*** TEXT ZUR ANALYSE ***
Die Studie entstand im Rahmen der vom bidt geförderten Nachwuchsforschungsgruppe „Ethics of Digitization“. Sie ist in Nature Scientific Reports erschienen und wurde von zahlreichen Medien aufgegriffen.
Während ChatGPT bei der Suche nach Informationen und der Beantwortung von Fragen helfen kann, ist die Anwendung aktuell weder in der Lage, ethische Entscheidungen zu treffen noch verfügt sie über eine moralische Grundhaltung. Wie die Studie zeigt, gibt ChatGPT dennoch bereitwillig moralische Einschätzungen ab – diese sind aber über zahlreiche Versuche hinweg nicht einheitlich. Die Unterstützung durch ein Large-Language-Modell als moralischen Ratgeber wird dadurch fragwürdig – ist Konsistenz doch gerade eine Grundvoraussetzung ethischen Handelns. Die Autoren der Studie stellen in diesem Zusammenhang auch die Frage, inwieweit die Aussagen von ChatGPT Einfluss auf das moralische Handeln der Nutzer:innen haben.
Das zweistufige Experiment von Krügel, Ostermaier und Uhl wurde mit 767 Teilnehmenden durchgeführt, um folgende Forschungsfragen zu beantworten:
- Gibt ChatGPT konsistente moralische Ratschläge?
- Beeinflussen diese Ratschläge das moralische Urteil der Nutzer:innen?
- Sind sich die Nutzer:innen bewusst, wie sehr sie durch die Ratschläge beeinflusst werden?
Die Forschenden konnten feststellen, dass die moralischen Ratschläge von ChatGPT inkonsistent waren, indem sie dem Bot gleiche Dilemma-Situationen in unterschiedlichem Wortlaut zur Einschätzung gaben und die Antworten auswerteten. Darüber hinaus wurde deutlich, dass die Urteile der Befragten durch die Ratschläge des Chatbots beeinflusst wurden. Bemerkenswert ist hier, dass dieser Einfluss auch erkennbar war, wenn die Teilnehmenden wussten, dass der moralische Rat von einem Bot stammte. Schlussendlich wurde deutlich, dass der Einfluss der Ratschläge von ChatGPT auf das Urteilsvermögen der Nutzer:innen von diesen unterschätzt wurde.
Die Forschenden stellen auf Basis ihrer Ergebnisse in Aussicht, dass ChatGPT zukünftig differenzierter oder gar nicht auf moralische Fragen antworten könnte. Sie befürchten jedoch, dass dieses Vorgehen nicht vollumfänglich praktiziert werden kann.
*** DATENSATZEINTRÄGE ***
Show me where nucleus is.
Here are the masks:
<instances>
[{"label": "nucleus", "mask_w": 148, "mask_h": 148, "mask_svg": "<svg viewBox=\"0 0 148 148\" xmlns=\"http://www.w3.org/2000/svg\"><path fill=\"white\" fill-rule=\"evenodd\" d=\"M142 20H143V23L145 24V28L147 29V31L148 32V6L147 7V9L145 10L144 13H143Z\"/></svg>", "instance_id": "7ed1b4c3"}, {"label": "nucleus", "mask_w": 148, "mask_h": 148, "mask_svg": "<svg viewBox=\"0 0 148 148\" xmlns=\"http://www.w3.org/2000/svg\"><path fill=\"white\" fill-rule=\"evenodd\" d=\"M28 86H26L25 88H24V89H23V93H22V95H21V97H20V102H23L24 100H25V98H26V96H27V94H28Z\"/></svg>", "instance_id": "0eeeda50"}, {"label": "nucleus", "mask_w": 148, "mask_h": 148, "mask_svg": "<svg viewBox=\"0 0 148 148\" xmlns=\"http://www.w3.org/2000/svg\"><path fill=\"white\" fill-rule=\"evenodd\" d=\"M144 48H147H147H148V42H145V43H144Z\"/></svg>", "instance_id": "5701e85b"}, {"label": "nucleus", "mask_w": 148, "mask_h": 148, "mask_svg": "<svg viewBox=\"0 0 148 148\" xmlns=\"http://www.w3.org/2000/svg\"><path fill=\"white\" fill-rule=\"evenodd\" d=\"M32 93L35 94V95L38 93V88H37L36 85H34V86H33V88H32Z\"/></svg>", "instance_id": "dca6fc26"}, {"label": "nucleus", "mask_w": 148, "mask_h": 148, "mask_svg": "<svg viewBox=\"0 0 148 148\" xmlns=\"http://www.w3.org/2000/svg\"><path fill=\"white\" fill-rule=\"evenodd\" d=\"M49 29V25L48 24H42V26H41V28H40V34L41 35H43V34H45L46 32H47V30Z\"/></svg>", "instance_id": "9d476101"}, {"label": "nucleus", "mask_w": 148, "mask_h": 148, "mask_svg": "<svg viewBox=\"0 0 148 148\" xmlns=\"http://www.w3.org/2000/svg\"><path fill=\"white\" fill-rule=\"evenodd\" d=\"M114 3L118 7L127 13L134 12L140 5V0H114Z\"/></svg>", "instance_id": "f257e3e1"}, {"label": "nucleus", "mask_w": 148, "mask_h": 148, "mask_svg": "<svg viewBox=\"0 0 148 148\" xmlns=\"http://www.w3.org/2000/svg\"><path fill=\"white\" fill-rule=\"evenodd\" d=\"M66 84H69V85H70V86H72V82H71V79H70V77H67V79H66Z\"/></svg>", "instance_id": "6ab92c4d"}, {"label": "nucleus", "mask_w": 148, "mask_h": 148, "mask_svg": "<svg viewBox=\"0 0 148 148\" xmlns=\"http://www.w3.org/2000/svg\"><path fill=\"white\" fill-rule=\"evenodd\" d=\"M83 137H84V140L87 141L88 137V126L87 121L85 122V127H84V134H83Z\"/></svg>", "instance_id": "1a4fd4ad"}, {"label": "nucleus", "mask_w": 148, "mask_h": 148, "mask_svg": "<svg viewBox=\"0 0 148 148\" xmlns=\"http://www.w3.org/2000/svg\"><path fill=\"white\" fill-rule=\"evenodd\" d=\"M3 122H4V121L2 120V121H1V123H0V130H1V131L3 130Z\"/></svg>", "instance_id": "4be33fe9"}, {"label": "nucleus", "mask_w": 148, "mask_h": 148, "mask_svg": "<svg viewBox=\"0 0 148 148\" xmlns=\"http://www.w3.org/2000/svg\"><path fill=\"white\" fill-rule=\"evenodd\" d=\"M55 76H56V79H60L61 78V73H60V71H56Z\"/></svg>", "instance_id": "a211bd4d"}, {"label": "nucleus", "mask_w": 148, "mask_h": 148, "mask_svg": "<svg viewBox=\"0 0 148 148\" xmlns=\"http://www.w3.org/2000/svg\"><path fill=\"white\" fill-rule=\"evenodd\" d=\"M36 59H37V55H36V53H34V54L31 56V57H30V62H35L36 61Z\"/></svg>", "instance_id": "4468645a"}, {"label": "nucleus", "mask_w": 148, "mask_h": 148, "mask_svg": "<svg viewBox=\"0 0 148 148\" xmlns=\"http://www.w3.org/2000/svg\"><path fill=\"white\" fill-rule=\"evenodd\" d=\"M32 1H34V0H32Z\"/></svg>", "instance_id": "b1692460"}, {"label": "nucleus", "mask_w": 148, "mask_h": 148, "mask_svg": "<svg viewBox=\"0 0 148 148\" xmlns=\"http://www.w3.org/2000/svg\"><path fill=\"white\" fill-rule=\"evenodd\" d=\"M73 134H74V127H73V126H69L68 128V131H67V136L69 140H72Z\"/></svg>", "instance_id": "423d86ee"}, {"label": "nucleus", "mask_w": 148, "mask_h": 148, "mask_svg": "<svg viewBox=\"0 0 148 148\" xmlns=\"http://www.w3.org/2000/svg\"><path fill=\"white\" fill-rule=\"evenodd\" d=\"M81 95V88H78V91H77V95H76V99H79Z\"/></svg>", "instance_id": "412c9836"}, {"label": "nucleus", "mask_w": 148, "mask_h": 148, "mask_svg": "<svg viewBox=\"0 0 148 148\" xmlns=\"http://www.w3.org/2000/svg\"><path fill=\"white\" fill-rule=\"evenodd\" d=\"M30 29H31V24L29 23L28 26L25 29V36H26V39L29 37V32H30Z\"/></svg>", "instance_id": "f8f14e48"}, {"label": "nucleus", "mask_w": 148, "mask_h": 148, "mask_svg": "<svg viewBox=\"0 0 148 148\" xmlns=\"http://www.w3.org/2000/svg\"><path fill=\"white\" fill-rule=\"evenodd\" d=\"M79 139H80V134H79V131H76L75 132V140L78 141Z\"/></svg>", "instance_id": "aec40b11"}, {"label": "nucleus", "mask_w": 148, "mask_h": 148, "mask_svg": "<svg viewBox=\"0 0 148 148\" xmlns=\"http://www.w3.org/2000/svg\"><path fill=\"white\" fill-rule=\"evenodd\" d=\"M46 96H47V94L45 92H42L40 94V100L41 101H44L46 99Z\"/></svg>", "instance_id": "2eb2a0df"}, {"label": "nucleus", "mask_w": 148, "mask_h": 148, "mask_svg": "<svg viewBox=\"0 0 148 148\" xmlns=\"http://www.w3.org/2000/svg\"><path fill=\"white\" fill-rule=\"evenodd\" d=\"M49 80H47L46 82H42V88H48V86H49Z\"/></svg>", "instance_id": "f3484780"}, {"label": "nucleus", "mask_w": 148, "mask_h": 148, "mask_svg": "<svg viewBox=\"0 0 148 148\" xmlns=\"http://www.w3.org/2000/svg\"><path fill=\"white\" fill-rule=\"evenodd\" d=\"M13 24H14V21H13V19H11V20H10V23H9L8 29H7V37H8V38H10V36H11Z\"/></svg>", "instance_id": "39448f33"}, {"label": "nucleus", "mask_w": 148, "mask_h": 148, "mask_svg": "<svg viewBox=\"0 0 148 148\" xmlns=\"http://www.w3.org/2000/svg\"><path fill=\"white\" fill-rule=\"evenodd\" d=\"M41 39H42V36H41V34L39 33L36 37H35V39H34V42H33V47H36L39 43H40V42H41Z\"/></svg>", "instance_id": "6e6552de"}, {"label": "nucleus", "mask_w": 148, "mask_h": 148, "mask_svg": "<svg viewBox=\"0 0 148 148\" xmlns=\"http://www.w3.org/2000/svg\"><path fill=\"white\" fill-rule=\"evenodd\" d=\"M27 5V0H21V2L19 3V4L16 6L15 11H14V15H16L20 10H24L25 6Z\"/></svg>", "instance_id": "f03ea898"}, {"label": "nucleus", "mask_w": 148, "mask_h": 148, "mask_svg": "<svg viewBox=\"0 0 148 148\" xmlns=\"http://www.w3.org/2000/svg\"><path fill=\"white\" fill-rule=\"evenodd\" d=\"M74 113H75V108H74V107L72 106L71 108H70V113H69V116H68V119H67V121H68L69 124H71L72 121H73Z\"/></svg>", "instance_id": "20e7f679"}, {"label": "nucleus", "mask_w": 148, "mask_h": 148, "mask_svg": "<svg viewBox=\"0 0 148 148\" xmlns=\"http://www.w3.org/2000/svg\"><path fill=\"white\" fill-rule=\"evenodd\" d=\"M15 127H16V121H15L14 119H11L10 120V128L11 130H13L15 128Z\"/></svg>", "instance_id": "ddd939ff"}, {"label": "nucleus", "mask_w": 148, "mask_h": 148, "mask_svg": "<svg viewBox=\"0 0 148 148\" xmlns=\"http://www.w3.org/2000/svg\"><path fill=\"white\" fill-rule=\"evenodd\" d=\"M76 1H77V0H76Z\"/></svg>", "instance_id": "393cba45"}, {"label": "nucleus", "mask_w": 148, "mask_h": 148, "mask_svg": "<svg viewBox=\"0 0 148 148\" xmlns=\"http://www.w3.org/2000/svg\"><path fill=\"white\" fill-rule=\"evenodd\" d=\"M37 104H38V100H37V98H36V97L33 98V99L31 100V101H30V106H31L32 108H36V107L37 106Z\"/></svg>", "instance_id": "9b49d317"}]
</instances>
***
| ZU BEARBEITENDE AUFGABE |
Schreibe aus dem Text zur ChatGPT-Studie die Passage von „Das zweistufige Experiment“ bis „konsistente moralische Ratschläge?“ wortgetreu ab.

| ANTWORTFELD |
Das zweistufige Experiment von Krügel, Ostermaier und Uhl wurde mit 767 Teilnehmenden durchgeführt, um folgende Forschungsfragen zu beantworten:
- Gibt ChatGPT konsistente moralische Ratschläge?